Hi @ryanhill1!
Unfortunately, the behavior you see is expected — PennyLane currently does not support differentiation of QNodes that return samples; only gradients of deterministic measurement statistics, such as expectation values,
This is because sampling is stochastic in nature, and the gradient is not well defined. (A similar problem is occurs in classical ML software, where introducing stochasticity will break the automatic differentiation).
The latest development version of PennyLane, however, has a new feature that will solve this problem — you can now pass batches of shots to the QNode, which will be taken into account when performing measurement statistics such as expectation values.
For example, consider:
dev = qml.device("default.qubit", wires=num_qubits, shots=[(1, shots)])
Here, we are specifying to the device that we want to compute single-shot expectation values, shots number of times. Since we are now requesting expectation values (albeit, single-shot expectation values), the gradient is now well-defined! We can continue as in your code, with slight tweaks:
import pennylane as qml
import pennylane.numpy as np
num_qubits = 2
shots = 500
depth = 2
params = 2 * np.pi * np.random.randn(depth, num_qubits, 3)
dev = qml.device("default.qubit", wires=num_qubits, shots=[(1, shots)])
@qml.qnode(dev)
def circuit(params):
for i in range(num_qubits):
qml.Hadamard(wires=i)
for i in range(num_qubits):
qml.RX(np.pi / 4.0, wires=i)
for i in range(num_qubits):
for j in range(depth):
qml.Rot(params[i][j][0], params[i][j][1], params[i][j][2], wires=i)
return [qml.expval(qml.PauliZ(i)) for i in range(num_qubits)]
def cost(params):
sample = np.sum(circuit(params).T, axis=0)
count = np.sum(sample == 0)
return count
If you try to differentiate the cost function, it will now work, however you will find that the gradient will always be zero:
>>> qml.grad(cost)(params)
/home/josh/miniconda3/envs/37/lib/python3.7/site-packages/autograd/tracer.py:14: UserWarning: Output seems independent of input.

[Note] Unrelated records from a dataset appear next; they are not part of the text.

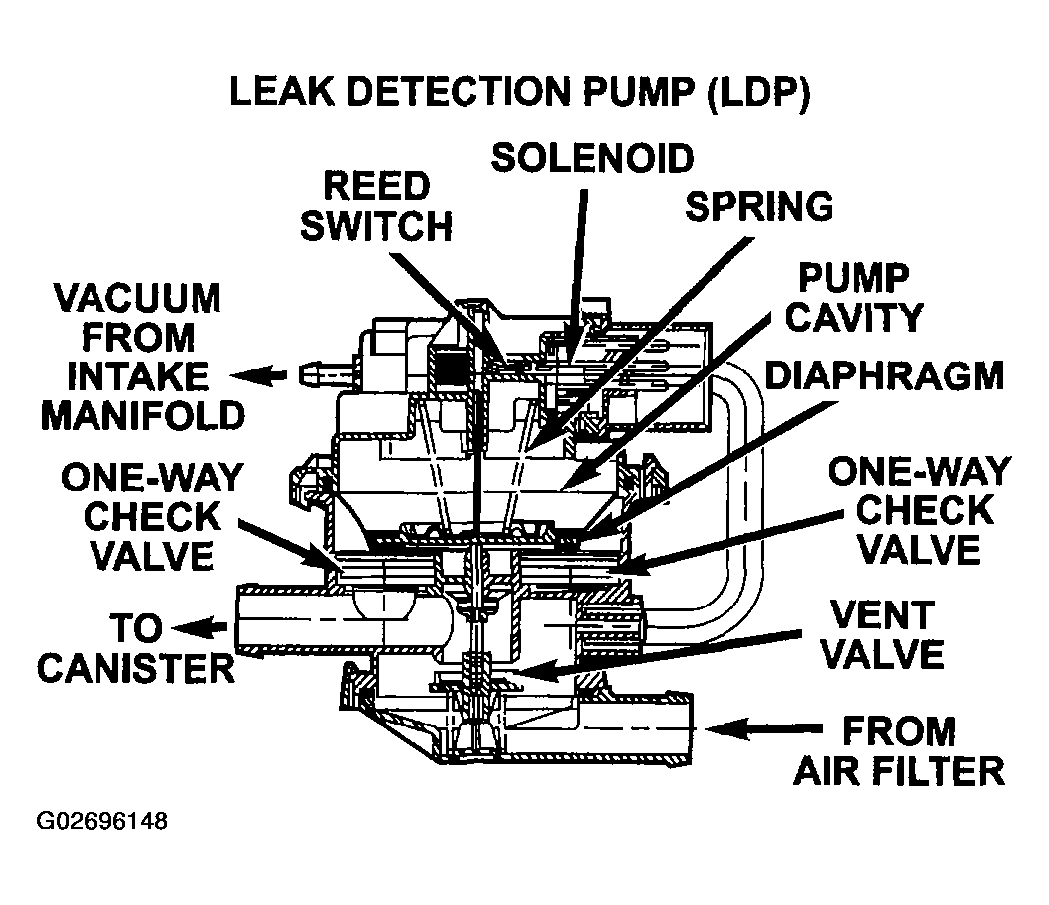 LEAK DETECTION PUMP (LDP)

SOLENOID

REED SWITCH

SPRING

PUMP CAVITY

VACUUM FROM INTAKE MANIFOLD

DIAPHRAGM

ONE-WAY CHECK VALVE

ONE-WAY CHECK VALVE

TO CANISTER

VENT VALVE

FROM AIR FILTER

G02696148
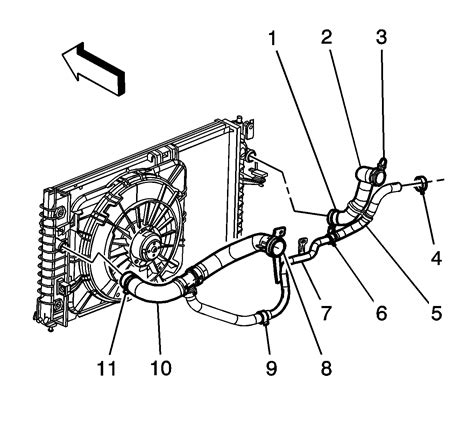 1
2
3
4
5
6
7
8
9
10
11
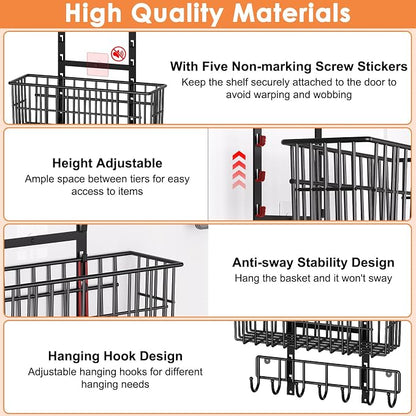 High Quality Materials

With Five Non-marking Screw Stickers
Keep the shelf securely attached to the door to avoid warping and wobbing

Height Adjustable
Ample space between tiers for easy access to items

Anti-sway Stability Design
Hang the basket and it won't sway

Hanging Hook Design
Adjustable hanging hooks for different hanging needs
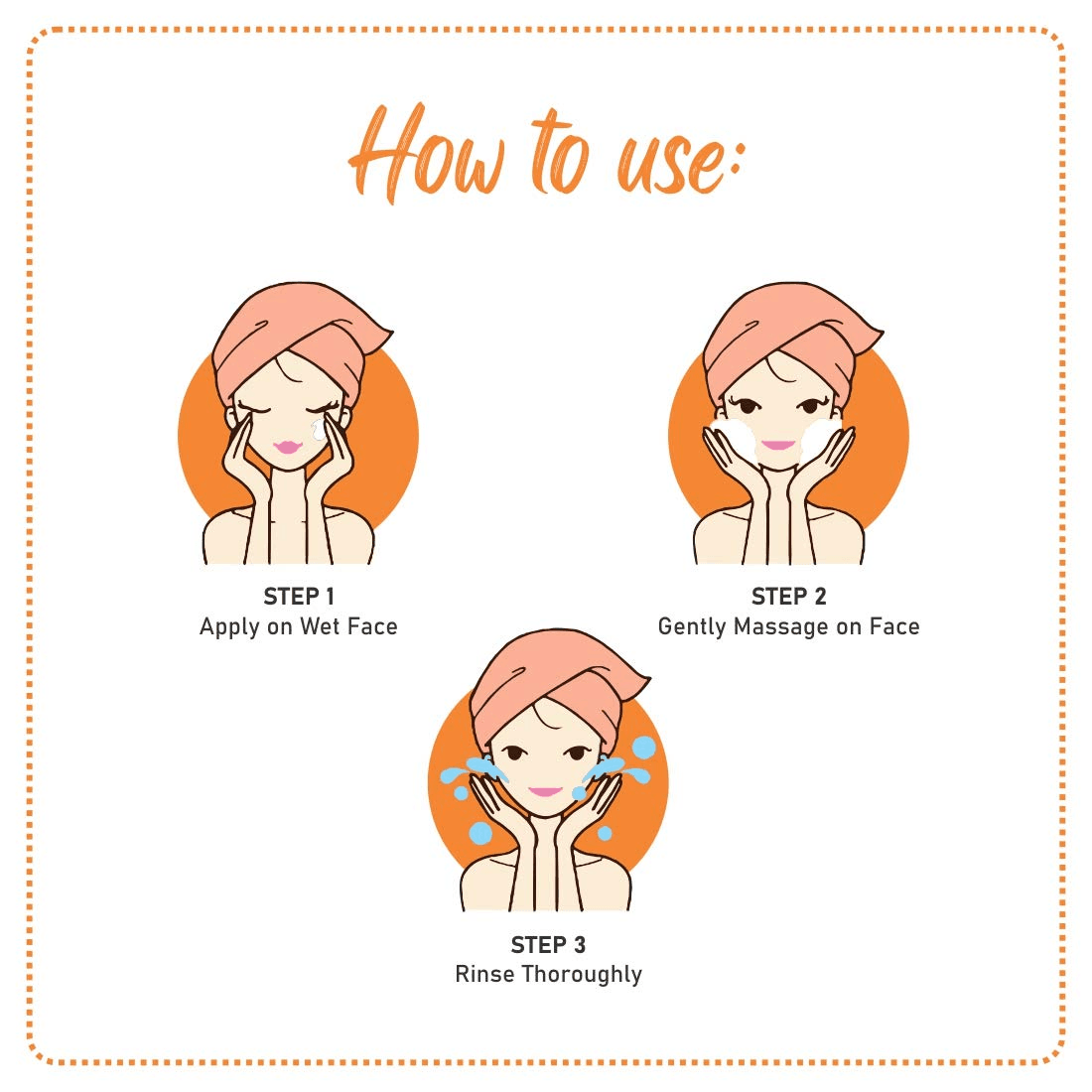 How to use:

STEP 1
Apply on Wet Face

STEP 2
Gently Massage on Face

STEP 3
Rinse Thoroughly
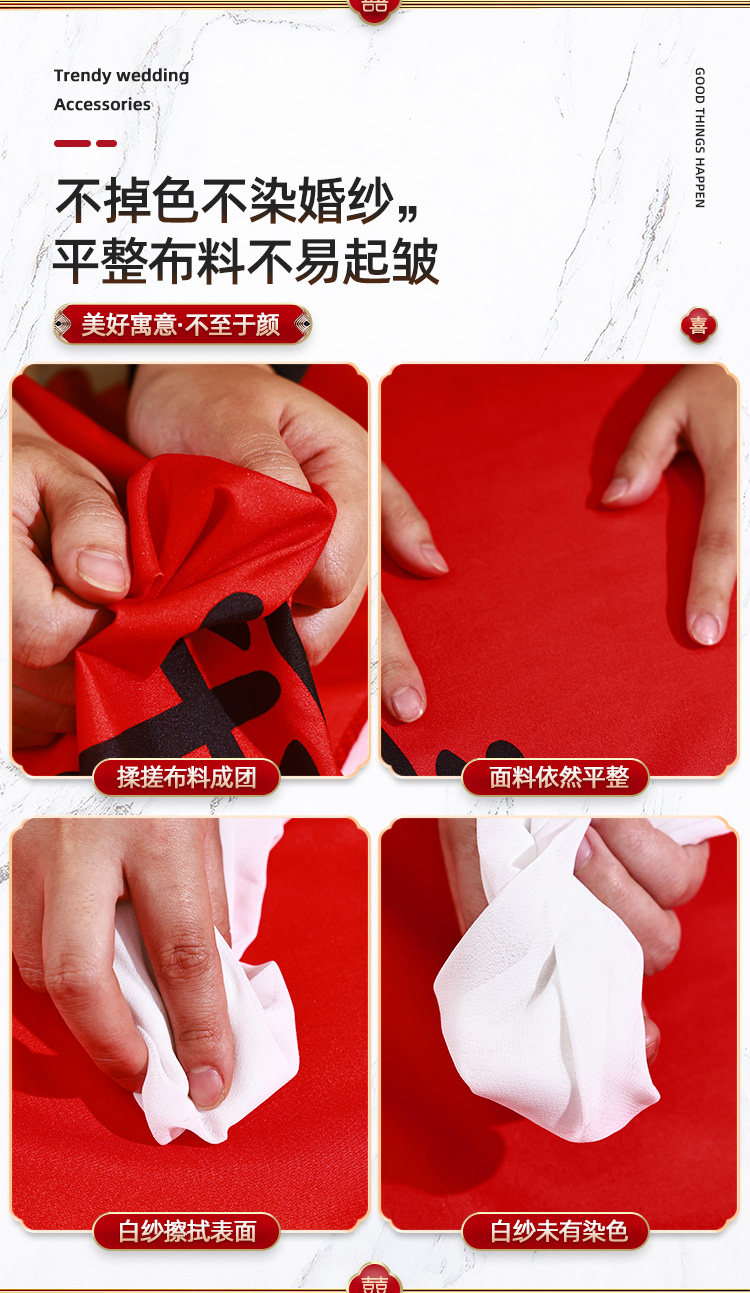 囍

Trendy wedding
Accessories

GOOD THINGS HAPPEN

不掉色不染婚纱，
平整布料不易起皱

美好寓意·不至于颜

喜

揉搓布料成团

面料依然平整

白纱擦拭表面

白纱未有染色

囍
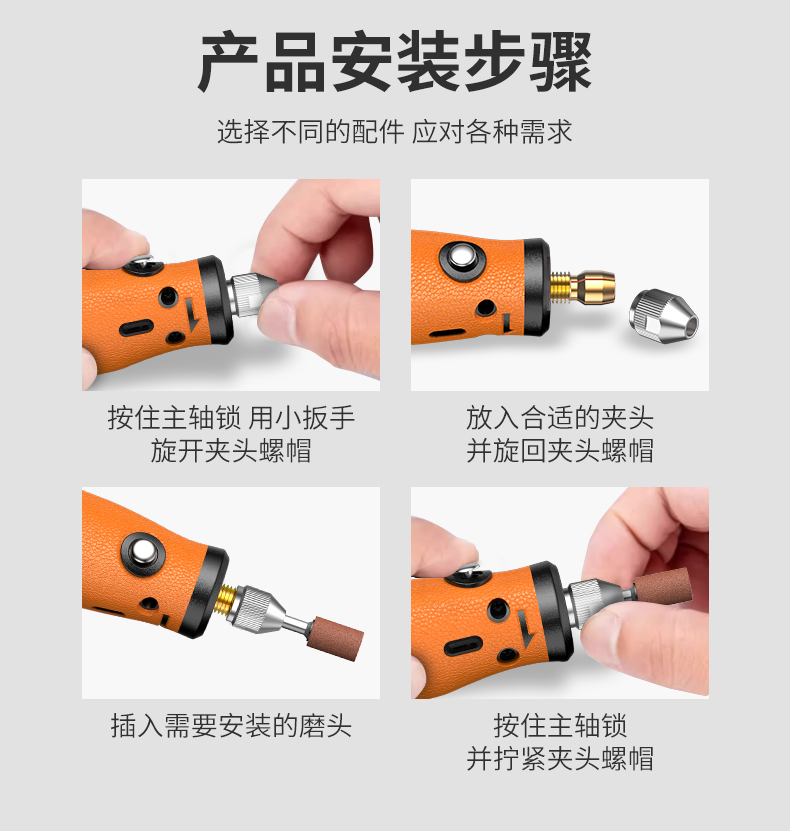 产品安装步骤

选择不同的配件 应对各种需求

按住主轴锁 用小扳手
旋开夹头螺帽

放入合适的夹头
并旋回夹头螺帽

插入需要安装的磨头

按住主轴锁
并拧紧夹头螺帽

warnings.warn("Output seems independent of input.")
[[[0. 0. 0.]
[0. 0. 0.]]
[[0. 0. 0.]
[0. 0. 0.]]]
As far as I can tell, this is because Autograd (which PennyLane is using as a classical autodiff backend) does not support boolean operations such as np.sum(sample == 0). I tried replacing it with np.count_nonzero(sample), but ran into the same issue.
This is most likely because these operations are discrete, and thus not differentiable.
You may have to reformulate your cost function to be a continuous function before computing the gradient will work!